The book consists of the following categories:

  1. Organizations: Problems and ways to deal with organizational problems such as hypergroth, team sizing, productivity, etc.
  2. Tools: Using “Systems Thinking” to model your world, what to do when having to wear product management hat, vision and strategies, migrations, etc.
  3. Approaches: Saying no, ways engineering managers get stuck, settings organizational direction, etc.
  4. Culture: Selecting project leads, making your team as your first team, kill your heroes, stop doing it harder.
  5. Careers: Hiring, etc.

The major disappointment for me was the lack of examples. Because of that, it was very dry. It felt like you were reading a manual more than a journey which you can relate to.

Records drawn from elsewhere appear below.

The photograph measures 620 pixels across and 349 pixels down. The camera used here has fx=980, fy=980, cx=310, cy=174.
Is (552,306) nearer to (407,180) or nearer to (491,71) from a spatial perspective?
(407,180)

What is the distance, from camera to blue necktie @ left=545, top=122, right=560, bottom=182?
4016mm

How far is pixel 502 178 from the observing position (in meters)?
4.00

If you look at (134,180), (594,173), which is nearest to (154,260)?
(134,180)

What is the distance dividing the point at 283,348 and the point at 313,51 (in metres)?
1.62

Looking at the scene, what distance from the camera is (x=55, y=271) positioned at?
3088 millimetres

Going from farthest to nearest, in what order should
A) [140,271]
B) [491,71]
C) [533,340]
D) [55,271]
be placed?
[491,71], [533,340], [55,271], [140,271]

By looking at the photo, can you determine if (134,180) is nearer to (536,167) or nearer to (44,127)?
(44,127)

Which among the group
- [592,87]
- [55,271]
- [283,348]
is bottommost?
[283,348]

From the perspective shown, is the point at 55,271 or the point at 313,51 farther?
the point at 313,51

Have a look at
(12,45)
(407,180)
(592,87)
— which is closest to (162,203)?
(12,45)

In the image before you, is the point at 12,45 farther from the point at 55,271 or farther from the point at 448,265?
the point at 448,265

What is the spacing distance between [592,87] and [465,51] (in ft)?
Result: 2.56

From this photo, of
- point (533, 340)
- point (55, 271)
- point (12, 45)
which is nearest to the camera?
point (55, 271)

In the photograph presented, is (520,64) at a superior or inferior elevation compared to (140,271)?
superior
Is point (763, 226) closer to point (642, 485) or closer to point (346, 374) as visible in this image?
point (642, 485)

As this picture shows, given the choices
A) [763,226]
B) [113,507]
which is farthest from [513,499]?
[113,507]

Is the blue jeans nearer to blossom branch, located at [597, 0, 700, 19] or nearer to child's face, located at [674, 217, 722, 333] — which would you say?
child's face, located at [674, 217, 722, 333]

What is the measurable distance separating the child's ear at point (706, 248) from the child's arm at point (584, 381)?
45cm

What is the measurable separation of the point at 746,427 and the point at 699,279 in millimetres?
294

The areas I most enjoyed are:

  1. Running an enginering reorg. He is mentioning some good questions to re-think if the reorg is really the solution here.
  2. Four stages of the team. He identifies the following stages:
    1. Falling behind – in this stage, hire people until the team treads water.
    2. Treading water – in this stage, reduce the number of work in progress to allow the team deliver results.
    3. Repaying Debt – in this stage, add more time to the team so that they can finish up their technical debts.
    4. Innovating – in this stage, give the team some slack so that they can continue innovating. But don’t push the team into science project experimenting state, but instead find valued outcomes.
  3. Every internal problem can be traced back to missing or poor relationships problem. He says that with great relationships, every problem can be solved.
  4. People over process. With the right people, any process works. With the wrong people, no process works.
  5. Do the hard thing now.

Should you read it? I say yes if you are new to management. But it can give you some good reminders if you are doing management for some time.